Danke, so langsam verstehe ich, warum das zumindest generell nicht viel bringt. Ich dachte halt, in meinem Fall wäre das wie beschrieben kein Problem, denn hier könnte ich ja sehr wohl deutlich erkennen, ob der Wert vor oder nach einem Knopfdruck erschienen ist (genauer brauche ich es ja gar nicht).

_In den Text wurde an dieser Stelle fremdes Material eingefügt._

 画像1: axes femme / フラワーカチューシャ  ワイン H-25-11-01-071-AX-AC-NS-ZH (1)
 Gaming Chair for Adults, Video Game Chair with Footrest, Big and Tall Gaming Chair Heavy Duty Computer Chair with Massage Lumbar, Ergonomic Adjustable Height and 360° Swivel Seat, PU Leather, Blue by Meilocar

@byte: Kann man den Debugger auch so konfigurieren, dass er bei einem solchen Watchpoint nur kurz anhält, den neuen Wert anzeigt (im Variablenfenster z.B.) und dann automatisch mit der Ausführung des Programms bis zum nächsten Watchpoint fortfährt?


----------



## byte (7. Jan 2010)

Kommt drauf an von welchem "Debugger" Du sprichst. In Eclipse und IntelliJ IDEA gibts das afaik nicht. 

Was ist so schlim daran, einfach Resume (F8) zu drücken?


----------



## wave (7. Jan 2010)

Naja, wenn man mehrere Variablen überwachen will, wäre eine Gesamtliste etwas übersichtlicher, aber ich werde es jetzt wohl wie beschrieben machen. Danke euch beiden!


----------



## byte (7. Jan 2010)

Das kannst Du mit Watch Expressions erreichen (siehe Expressions View). Finds aber eher umständlich.

An Deiner Stelle würde ich das einfach mit Logging lösen. Du könntest einfach einen Thread laufen lassen, der alle paar Sekunden ein Dump alle Values loggt. Das hast Du in ein paar Minuten implementiert und es erfüllt genau den Zweck.


----------